About Period 2 Points of Continuous Invertible Functions

It is often presented without proof in high school or junior college level mathematics classes the following ``theorem''.

“Theorem”. If f is a function, then $f(x)=f^{-1}(x)$ if and only if $f(x)=x$.

Taken literally, this is of course complete nonsense, and is trivially seen to be false: take for example $f(x)=1/x$. For an extended period of time I was under the impression that this ``theorem'' could not be rescued regardless of how many additional restrictions we impose on $f$, mostly because no obvious proof has ever jumped out at me. Yet after deliberating some more about this, I have failed to find a counterexample in sufficiently nice functions---to which the ``theorem'' above is usually applied to. So I became more convinced that the theorem might indeed be true under certain reasonable conditions, and eventually it become apparent that there was an easy proof in a simple case.
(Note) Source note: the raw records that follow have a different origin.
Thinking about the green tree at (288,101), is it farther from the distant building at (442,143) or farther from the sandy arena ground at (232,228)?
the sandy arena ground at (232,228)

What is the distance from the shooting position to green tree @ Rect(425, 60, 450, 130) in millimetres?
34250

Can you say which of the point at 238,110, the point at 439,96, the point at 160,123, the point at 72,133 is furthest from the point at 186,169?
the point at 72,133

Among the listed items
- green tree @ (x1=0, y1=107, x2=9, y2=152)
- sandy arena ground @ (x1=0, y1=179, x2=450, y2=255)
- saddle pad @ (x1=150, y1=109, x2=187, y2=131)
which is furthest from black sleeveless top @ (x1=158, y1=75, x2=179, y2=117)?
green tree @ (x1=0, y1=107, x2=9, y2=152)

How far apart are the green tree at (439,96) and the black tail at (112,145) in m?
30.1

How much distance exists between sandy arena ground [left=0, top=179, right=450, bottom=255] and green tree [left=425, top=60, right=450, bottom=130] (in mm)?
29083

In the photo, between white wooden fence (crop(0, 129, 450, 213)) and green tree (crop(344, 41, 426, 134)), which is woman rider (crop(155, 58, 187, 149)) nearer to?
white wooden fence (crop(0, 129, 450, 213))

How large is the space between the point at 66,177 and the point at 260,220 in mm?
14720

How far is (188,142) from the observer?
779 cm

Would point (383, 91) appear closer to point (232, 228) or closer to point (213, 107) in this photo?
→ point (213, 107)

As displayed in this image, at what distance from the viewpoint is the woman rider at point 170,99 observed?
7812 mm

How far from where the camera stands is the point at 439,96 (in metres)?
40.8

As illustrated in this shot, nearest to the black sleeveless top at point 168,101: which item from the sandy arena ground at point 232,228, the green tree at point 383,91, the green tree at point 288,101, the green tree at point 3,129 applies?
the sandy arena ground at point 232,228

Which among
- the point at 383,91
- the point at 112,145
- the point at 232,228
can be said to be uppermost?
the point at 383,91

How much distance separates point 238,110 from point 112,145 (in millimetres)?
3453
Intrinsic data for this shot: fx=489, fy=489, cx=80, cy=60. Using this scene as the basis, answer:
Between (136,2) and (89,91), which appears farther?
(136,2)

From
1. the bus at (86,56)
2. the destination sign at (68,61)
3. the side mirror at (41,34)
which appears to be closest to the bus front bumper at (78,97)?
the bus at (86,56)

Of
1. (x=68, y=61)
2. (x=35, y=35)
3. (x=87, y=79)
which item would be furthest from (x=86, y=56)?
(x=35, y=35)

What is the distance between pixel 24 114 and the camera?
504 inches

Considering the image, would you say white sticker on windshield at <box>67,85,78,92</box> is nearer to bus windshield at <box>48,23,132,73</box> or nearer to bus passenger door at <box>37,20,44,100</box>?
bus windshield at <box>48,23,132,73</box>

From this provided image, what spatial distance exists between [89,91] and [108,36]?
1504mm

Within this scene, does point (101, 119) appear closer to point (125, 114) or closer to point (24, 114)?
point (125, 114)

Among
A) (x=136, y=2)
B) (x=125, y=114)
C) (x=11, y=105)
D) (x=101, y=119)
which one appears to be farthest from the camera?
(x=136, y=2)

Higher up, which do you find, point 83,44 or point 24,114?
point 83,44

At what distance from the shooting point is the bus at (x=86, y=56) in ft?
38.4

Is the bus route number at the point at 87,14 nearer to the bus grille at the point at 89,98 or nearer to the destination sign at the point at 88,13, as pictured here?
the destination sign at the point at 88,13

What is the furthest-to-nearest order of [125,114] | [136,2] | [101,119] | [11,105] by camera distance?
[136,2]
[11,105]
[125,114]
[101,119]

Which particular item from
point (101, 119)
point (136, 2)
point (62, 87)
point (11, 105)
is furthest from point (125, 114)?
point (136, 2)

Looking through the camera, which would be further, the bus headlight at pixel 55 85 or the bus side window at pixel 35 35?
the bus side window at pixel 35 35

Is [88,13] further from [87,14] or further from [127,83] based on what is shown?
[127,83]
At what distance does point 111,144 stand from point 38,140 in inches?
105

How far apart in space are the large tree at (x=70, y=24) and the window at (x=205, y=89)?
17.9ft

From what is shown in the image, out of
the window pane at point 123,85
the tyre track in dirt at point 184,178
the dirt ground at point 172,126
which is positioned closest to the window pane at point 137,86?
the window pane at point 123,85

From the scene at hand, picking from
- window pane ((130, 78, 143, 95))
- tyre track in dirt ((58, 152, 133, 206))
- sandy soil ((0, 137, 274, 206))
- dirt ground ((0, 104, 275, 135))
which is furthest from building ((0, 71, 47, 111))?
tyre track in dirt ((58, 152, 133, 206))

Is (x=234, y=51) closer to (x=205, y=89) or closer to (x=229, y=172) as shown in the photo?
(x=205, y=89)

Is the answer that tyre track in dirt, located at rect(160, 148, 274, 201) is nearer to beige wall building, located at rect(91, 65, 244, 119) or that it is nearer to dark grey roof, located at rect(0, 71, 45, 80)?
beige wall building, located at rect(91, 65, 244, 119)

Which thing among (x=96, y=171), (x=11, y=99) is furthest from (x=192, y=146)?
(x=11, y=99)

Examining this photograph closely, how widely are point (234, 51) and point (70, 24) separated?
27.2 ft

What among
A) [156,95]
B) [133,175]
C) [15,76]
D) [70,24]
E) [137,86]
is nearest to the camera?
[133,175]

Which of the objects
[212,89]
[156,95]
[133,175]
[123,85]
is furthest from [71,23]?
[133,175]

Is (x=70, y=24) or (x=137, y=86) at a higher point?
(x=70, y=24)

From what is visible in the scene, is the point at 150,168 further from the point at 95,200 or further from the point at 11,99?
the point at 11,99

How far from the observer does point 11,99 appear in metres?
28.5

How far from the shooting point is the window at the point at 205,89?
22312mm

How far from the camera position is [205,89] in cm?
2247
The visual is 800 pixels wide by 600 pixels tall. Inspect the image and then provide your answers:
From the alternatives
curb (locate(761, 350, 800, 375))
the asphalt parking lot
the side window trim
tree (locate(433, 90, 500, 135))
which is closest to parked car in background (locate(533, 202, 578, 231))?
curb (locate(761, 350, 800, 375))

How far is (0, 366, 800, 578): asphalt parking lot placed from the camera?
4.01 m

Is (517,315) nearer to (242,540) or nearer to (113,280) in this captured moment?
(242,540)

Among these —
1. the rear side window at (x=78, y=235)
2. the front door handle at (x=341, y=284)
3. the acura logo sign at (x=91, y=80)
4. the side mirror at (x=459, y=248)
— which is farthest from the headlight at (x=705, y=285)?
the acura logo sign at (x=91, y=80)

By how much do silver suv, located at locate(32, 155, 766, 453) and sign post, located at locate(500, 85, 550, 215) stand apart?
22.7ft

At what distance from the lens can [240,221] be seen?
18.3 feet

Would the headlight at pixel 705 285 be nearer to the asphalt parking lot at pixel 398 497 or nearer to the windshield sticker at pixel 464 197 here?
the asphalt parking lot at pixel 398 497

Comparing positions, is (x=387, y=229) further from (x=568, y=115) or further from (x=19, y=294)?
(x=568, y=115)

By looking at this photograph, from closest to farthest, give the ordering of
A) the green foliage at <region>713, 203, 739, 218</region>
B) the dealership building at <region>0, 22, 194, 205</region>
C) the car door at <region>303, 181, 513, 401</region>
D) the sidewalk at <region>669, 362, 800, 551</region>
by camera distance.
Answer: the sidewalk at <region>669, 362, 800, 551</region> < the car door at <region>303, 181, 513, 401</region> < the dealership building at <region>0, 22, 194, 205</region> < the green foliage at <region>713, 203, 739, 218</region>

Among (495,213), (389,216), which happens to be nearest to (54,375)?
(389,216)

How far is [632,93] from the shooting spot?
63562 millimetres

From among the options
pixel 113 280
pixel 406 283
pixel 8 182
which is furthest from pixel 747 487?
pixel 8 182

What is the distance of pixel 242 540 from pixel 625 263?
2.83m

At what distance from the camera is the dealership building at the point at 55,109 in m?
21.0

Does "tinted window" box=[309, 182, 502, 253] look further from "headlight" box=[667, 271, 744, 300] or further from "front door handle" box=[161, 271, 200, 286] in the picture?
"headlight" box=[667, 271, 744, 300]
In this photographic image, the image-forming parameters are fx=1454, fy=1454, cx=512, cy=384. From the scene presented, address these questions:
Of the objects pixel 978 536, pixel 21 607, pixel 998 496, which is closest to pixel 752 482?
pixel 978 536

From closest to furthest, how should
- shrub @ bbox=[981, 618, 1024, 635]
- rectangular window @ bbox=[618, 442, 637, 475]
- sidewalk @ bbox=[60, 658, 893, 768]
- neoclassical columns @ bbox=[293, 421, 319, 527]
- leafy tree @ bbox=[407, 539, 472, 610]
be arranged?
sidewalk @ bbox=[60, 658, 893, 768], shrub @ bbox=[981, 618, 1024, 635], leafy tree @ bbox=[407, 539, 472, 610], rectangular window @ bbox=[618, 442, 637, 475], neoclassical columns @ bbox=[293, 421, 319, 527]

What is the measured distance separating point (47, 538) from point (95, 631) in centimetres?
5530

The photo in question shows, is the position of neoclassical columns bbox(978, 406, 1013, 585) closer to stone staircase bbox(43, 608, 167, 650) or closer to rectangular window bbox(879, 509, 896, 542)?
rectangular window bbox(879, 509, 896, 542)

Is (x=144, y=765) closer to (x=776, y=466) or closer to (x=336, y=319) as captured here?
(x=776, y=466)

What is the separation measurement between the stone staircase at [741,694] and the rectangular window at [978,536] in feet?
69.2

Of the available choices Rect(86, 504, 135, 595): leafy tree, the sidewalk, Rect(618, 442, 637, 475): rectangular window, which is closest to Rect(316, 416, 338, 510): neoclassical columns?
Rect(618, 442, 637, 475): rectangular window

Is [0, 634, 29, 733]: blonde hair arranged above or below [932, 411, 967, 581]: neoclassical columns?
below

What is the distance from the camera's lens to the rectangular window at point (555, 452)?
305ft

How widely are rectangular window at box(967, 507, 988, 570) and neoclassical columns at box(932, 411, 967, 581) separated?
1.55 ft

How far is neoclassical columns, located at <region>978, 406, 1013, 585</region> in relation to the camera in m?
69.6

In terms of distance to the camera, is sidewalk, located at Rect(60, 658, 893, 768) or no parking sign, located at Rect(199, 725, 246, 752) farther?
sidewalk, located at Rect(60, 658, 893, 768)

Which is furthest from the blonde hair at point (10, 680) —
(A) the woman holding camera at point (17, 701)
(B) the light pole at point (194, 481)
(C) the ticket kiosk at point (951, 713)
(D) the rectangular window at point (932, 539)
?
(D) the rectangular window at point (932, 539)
Theorem. Let $f:[0,1]→[0,1]$ be a continuous bijection satisfying $f(0)=0$ and $f(1)=1$. Then $f(x)=f^{-1}(x)$ if and only if $f(x)=x$.

Proof. The equation is the same as $f(f(x))=x$. Let $G$ be the graph of $f$. If $f(x)=k$ and $f(k)=x$, then both $(x,k)$ and $(k,x)$ are in $G$. We assume $x\neq k$ by way of contradiction, and suppose without loss of generality that $x<k$, then $(x,k)$ lies above the line $y=x$ while $(k,x)$ lies below it. So $f$ is decreasing on a subinterval of $[x,k]$ but increasing on a subinterval of $[0,x]$, contradiction with the fact that it is monotonic (which is implied by the fact that it is a continuous bijection).

Of course, the assumption $f(0)=0,f(1)=1$ and the restriction of the domain and range of $f$ to $[0,1]$ are arbitrary and this theorem applies more generally. All we really need is for the function $f:(a,b)→\mathbb{R}$ to be injective and continuous with $\mathrm{lim}_{x→a}f(x)$ and $\mathrm{lim}_{x\to b}f(x)$ converging to a finite value (which is equivalent to boundedness, since $f$ is monotone).

Interestingly this implies that a function in the conditions of the theorem above cannot admit proper period $2$ points, i.e. points $x$ so that $f(f(x))=x$ but $f(x)\neq x$. For which $n$, then, can such a function $f$ admit proper period $n$ points (i.e. $f^n(x)=x$ but $f^k(x)\neq x$ for any $0<k<n$)? This sounds like something that would be of interest to dynamical systems problems, where fixed points and questions of stability under a certain map are often of interest; most likely this problem has been fully answered already somewhere out there, though I'll have to look further to find out for sure.